- Used for those deceased May–December 1915 and 1922–1923
- Established: 1915
- Location: near Gallipoli, Turkey
- Total burials: 429
- Unknowns: 11

Burials by nation
- Allied Powers: Australian: 408; British: 21;

Burials by war
- World War I: 409

= Shell Green Commonwealth War Graves Commission Cemetery =

WWI CWGC cemetery in Gallipoli, Turkey

Shell Green Cemetery is a Commonwealth War Graves Commission Cemetery from World War I in the former Anzac sector of the Gallipoli Peninsula, Turkey for soldiers killed during the Gallipoli campaign. The eight-month campaign was fought by Commonwealth and French forces against Turkish forces in an attempt to force Turkey out of the war, to relieve the deadlock of the Western Front (France/Belgium) and to open a supply route to Russia through the Dardanelles and the Black Sea.

The cemetery is on a former cottonfield at the edge of a steep slope leading from Bolton's Ridge to the sea, near the Southern end of the Anzac sector. The ground was captured by the 8th Australian Infantry Battalion on 25 April 1915 but remained sufficiently near to the front line for the rest of the campaign to suffer frequent Turkish shelling. Two cemeteries for Australian troops were established on the green in May. It continued to be used until December 1915 and the evacuation of the Anzac sector, by which time many of the graves had become elaborately decorated.

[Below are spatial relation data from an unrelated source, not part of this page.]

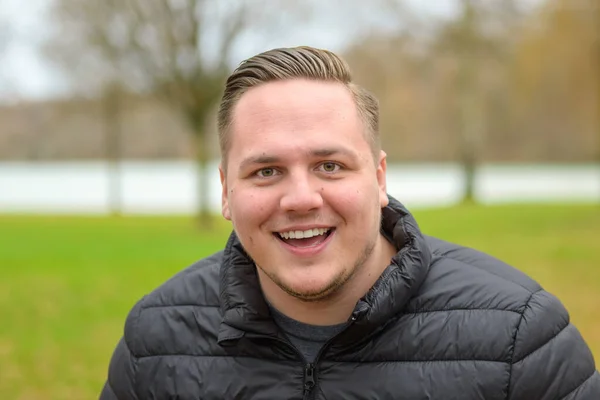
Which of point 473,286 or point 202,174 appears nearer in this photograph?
point 473,286

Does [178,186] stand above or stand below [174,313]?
below

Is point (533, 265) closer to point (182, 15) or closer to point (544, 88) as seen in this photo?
point (182, 15)

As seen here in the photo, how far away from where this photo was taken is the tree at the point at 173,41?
1853 cm

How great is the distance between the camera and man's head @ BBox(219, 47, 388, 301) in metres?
2.32

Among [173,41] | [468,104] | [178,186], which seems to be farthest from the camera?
[178,186]

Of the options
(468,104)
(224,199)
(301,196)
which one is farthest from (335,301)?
(468,104)

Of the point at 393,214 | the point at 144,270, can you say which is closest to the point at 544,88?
the point at 144,270

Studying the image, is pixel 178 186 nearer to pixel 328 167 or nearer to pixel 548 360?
pixel 328 167

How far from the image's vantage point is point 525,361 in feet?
7.46

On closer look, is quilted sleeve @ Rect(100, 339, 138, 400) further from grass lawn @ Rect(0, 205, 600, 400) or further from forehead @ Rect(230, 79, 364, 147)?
grass lawn @ Rect(0, 205, 600, 400)

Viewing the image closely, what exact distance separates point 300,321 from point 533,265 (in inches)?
383

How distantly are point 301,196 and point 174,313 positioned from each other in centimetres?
72

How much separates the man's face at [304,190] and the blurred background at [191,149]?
0.90 metres

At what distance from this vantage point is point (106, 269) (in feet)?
37.9
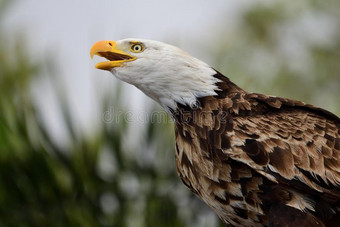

A cricket match was played on the green (and photographed) on 17 December 1915, whilst shells passed over it, as part of the Allied attempts to conceal preparations for the evacuation of the Anzac and Suvla Bay sectors.

After the Armistice the cemeteries were combined and 64 graves consolidated into it from four other cemeteries which were closed. Artillery Road and Artillery Road East Cemeteries contained 21 Australians killed between April and May 1915. Artillery Road was the name given to the track which leads from the coast road past Shell Green and up to Brown's Dip. Wright's Gully Cemetery contained the bodies of 8 Australians killed on 28 June 1915 and Eighth Battery Cemetery which contained 7 troops from the 8th Battery, Australian Field Artillery. The graves of 20 British soldiers and sailors who had been killed in 1922 and 1923 were transferred to the cemetery in March 1927.